I rifled through the documents and realized how weak that argument sounded, since the range of dates on their upper corners went back over a period of eight years, including the time Morrison worked in State, and the time he worked in the White House. Any sane person would ask themself, Hey, how could some Russian have infiltrated both State and the White House-two of the most closely guarded places on earth-day after day, year after year, and stolen those papers off his desk?
But the beauty of America’s legal system is that the burden of proof rests on the prosecutor’s shoulders. Eddie could prove the Russians had reams of Top Secret documents with Morrison’s fingerprints on them, but he couldn’t prove how they got them.

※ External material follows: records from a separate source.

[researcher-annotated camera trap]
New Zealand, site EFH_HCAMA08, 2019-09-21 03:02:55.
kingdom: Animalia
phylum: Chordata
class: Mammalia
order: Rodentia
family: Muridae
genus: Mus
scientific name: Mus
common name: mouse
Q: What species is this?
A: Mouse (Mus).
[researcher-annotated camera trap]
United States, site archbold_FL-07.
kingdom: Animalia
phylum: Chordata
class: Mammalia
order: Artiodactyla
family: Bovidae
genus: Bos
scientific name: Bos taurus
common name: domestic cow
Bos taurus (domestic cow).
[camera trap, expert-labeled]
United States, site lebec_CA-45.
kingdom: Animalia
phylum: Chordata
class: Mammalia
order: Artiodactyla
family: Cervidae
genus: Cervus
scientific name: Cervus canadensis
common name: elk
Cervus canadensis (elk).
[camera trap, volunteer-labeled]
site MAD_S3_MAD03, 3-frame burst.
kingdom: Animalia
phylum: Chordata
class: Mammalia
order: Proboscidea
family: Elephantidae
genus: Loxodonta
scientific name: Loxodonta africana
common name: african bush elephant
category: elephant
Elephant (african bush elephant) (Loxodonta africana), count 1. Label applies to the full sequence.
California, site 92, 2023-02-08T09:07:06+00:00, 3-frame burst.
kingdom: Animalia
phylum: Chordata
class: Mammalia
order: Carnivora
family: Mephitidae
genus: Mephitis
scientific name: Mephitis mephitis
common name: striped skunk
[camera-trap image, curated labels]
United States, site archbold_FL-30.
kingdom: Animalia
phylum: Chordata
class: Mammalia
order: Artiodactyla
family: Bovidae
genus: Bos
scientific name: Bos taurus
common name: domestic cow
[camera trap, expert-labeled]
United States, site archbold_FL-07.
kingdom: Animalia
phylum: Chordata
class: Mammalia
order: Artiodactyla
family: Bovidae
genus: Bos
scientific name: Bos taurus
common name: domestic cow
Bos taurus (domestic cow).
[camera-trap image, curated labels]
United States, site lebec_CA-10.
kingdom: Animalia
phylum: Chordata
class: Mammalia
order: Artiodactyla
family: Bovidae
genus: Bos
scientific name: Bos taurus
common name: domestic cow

At 3:00 P.M., Katrina walked coldly back into my office and threw a sheaf of papers on my desk. She leaned against a wall, crossed her arms, and stared at me like I was a pathetic cad.
I looked down at the papers. The cover sheet said it was a speech given by the President of the United States in the country of Russia in the fall of 1996. I saw the official document center stamp-evidently Katrina had gone through the archives to find it.